Register a user and verify your email

Open http://localhost:3000/register in your browser and fill in the registration form. Urban Store sends a 6-digit verification code to the email address you provide via Gmail SMTP.After submitting the form you will be redirected to /verify-email. Enter the code from your inbox to activate the account.
Check your spam folder if the verification email does not arrive within a minute. Gmail may flag the first email sent from a new app password.
7

Promote your user to admin

By default, every registered user has is_admin: false.
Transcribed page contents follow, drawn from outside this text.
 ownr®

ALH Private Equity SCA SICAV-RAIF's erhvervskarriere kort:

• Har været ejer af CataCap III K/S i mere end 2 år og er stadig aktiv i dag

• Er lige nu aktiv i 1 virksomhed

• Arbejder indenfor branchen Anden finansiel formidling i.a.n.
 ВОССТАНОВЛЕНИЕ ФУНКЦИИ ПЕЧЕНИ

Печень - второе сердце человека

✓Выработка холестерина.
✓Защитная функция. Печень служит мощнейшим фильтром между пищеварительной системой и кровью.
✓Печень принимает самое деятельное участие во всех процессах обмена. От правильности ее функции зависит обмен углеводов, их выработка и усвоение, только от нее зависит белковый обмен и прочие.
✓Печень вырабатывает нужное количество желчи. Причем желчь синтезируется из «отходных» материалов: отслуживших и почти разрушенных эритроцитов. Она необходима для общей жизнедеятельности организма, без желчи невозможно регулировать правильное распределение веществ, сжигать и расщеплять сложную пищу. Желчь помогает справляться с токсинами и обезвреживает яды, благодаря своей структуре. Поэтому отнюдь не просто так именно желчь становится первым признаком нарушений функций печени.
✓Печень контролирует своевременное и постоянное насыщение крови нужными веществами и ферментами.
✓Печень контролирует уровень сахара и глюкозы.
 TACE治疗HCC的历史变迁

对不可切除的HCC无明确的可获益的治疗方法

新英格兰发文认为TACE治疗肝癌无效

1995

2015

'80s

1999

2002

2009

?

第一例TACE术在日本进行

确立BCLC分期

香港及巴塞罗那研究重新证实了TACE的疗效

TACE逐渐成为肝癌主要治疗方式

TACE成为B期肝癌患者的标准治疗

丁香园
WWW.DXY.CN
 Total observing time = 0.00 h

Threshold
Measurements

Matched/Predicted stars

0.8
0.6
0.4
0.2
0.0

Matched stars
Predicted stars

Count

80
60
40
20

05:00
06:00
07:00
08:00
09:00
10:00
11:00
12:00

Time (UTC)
To access the admin dashboard at /admin, promote your user directly in MongoDB using mongosh or the Atlas web UI:
// Run this in mongosh connected to your Atlas cluster,
// or in the Atlas Data Explorer query console
db.users.updateOne(
  { email: "your-email@example.com" },
  { $set: { is_admin: true } }
)
After updating the document, log out and log back in so that a fresh JWT is issued with is_admin: true in its payload. The Next.js middleware reads the is_admin claim from the token to grant or deny access to /admin.
8

Add your first product via the admin panel

With admin access, navigate to http://localhost:3000/admin and open the product management section. Fill in the product name, description, price, available sizes and colors, and upload an image (it will be stored in Cloudinary automatically). Save the product and it will immediately appear in the catalog at http://localhost:3000/catalog.

Test a Purchase

With a product in the catalog, you can run through the full checkout flow using Stripe’s test card.
Use Stripe test card 4242 4242 4242 4242 with any future expiry date, any 3-digit CVC, and any 5-digit ZIP. This card always succeeds in test mode and triggers the full payment confirmation flow, updating the order status to paid in MongoDB.
  1. Open the catalog, add a product to the cart, and proceed to checkout.
  2. Enter a shipping address and continue to the payment page.
  3. Enter the test card details and confirm the payment.
  4. You will be redirected to the order confirmation page and receive a confirmation email.